Founded in 1777 as one of 10 Azov-Mozdok line fortresses erected to protect southern borders of Russia and roads to the Don and the Volga (in 1779, construction of the fortifications was inspected by А.V. Suvorov). In 1785, the settlement at the fortress was recognised as an uyezd (canton) city of the Caucasian Government. In 1822 Caucasian government was transformed into oblast (province), and Stavropol became its centre; since 1847, its was the centre of Stavropol government included into Caucasian vicegerency (in 1898, Stavropol government was administratively separated from the Caucasus). In the late 18th and the early 19th centuries, Stavropol was passed by the general post road connecting the Caucasus with central districts of European Russia. Stavropol served as an agency of command of the whole Caucasian line and the Black Sea coast. The city intensively developed until traffic along the Vladikavkaz railway made more than 50 km south of Stavropol began in 1875. In the late 19th and early 20th centuries, Stavropol was mainly a merchant city; it primarily traded in bread and cattle. In 1897, Stavropol was connected to the Vladikavkaz railway by a railway branch. In 1914, the city had 61 industrial establishments, including 2 small iron workshops, a raillery, 4 steam mills, 2 power stations. A considerable part of the Stavropol population was engaged in agriculture, primarily, trucking; there were a lot of gardens in the city. There were 17 churches and Nunnery of St. John and St. Mary. In 1935-1943, the city was called Voroshilovsk; in 1937-1943, it was the centre of Ordzhonikidze kray (region). During the Great Patriotic War of 1941-1945, the city was heavily damaged by Nazi troops, which occupied it from August 1942 to January 1943.

Present Stavropol is the large industrial, administrative and cultural centre of North Caucasia. Machine industry and metal working (a machine-tool constructing production association, Kinotekhnika production association; a crane-truck works, a trailer plant, Elektroavtomatika factory, a toolmaker, etc.); chemical industry (Anilin production association, a factory of chemical reagents and luminophores, a factory of technical carbon); flavouring industry (a meat-processing plant, a mill, a confectionery, several wineries, breweries and dairies), light industry (a tanning factory, a shoe factory, a clothes factory). Production of furniture and building materials. An integrated printing works, etc. Institutes: medical, pedagogical, polytechnic, agricultural; a branch of Belgorod Co-operative Institute; 2 higher military schools (a school of communication and an air school). A number of planning and designing offices; research institutes: vaccines and serums, hydraulic engineering and land reclamation, North Caucasian Research Institute of natural gases, luminophores and especially pure substances, etc. M.Y. Lermontov Drama Theatre, a puppet-show. G.К. Prave Museum of Local Lore (founded in 1904, has been functioning in the present building since 1913; known for its rich palaeontological and archaeological collections, including subjects of Scythian, Sarmatian, Alani cultures). Museum of fine arts (opened in 1961; Russian art of the 18th-20th centuries, including works by D.G. Levitsky, I.I. Levitan, V.D. Polenov, М.S. Saryan, S.Т. Konenkov). Literary museum of North Caucasian peoples with the memorial house of К.L. Khetagurov, an Ossetian poet and public figure, who lived in Stavropol.

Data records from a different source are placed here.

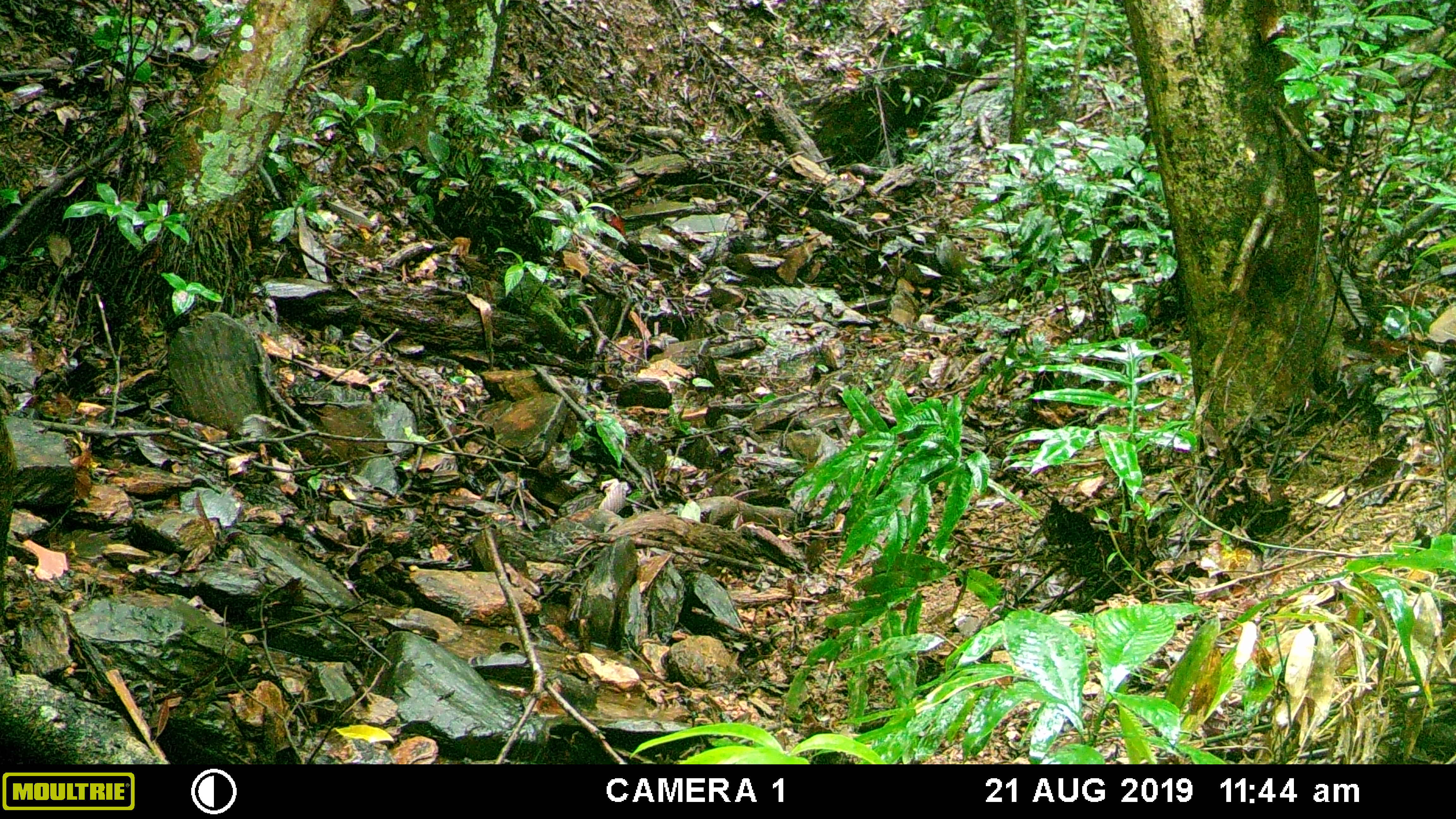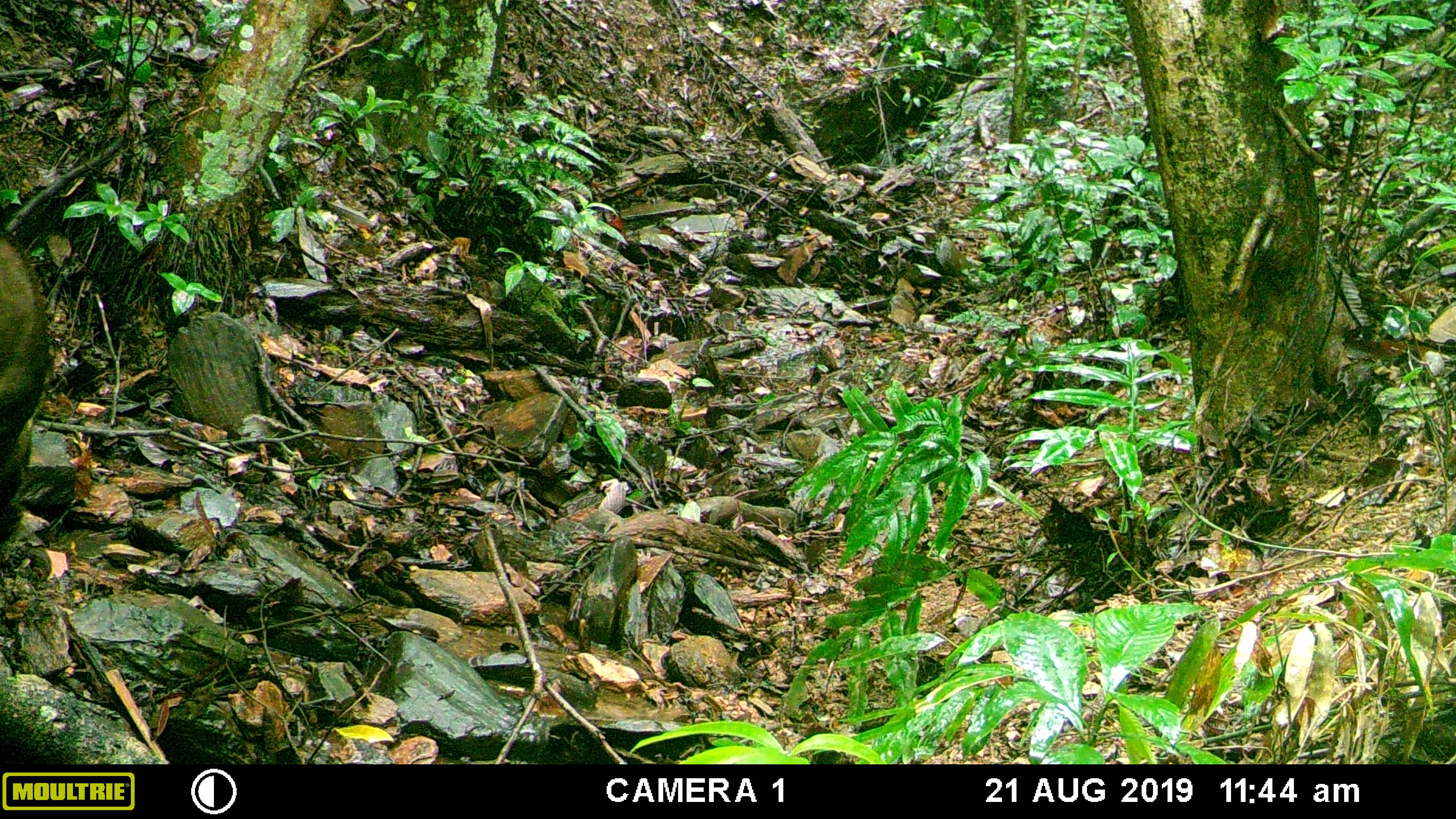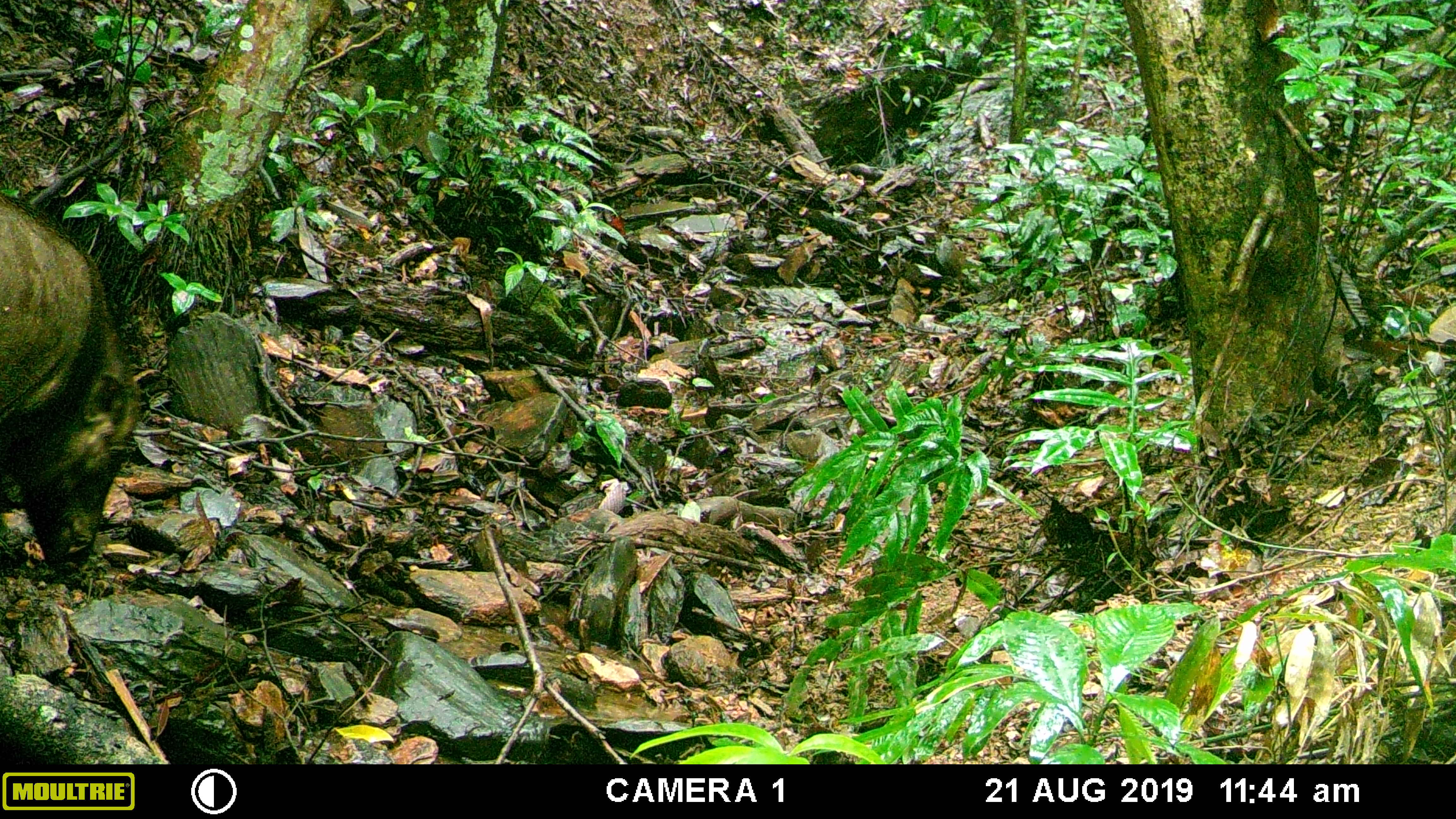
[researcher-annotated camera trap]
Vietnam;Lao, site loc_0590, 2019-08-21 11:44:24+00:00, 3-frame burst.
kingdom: Animalia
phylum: Chordata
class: Mammalia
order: Artiodactyla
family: Suidae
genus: Sus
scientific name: Sus scrofa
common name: eurasian wild pig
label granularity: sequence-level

Krepostnaya Gorka (the Fortress Hill) with the surviving fragment of the vallum (dated 1770-1780) in the central part of the city is the historical core of Stavropol. Since 1833, Stavropol was built up under the regular plan, taking into account difficulties of the mountain relief. Building up of the main municipal arterial road at the bottom of Gorka including buildings of the former Gostiny Dvor (a trade yard), public offices, a grammar school (all of them dated the middle and late 19th century) and a parkway (laid in 1848), as well as building-up of the former Soldatskaya sloboda (settlement) to the south of the fortress with a Classic complex of a military hospital (1840, architects Giovanni and Giuseppe Bernardacci) largely escaped destruction. Since 1950, modern residential construction has been going on mainly in the outskirts of the city (Ossetinskaya Polyana housing estate, Yugo-Zapadny microdistrict, etc.).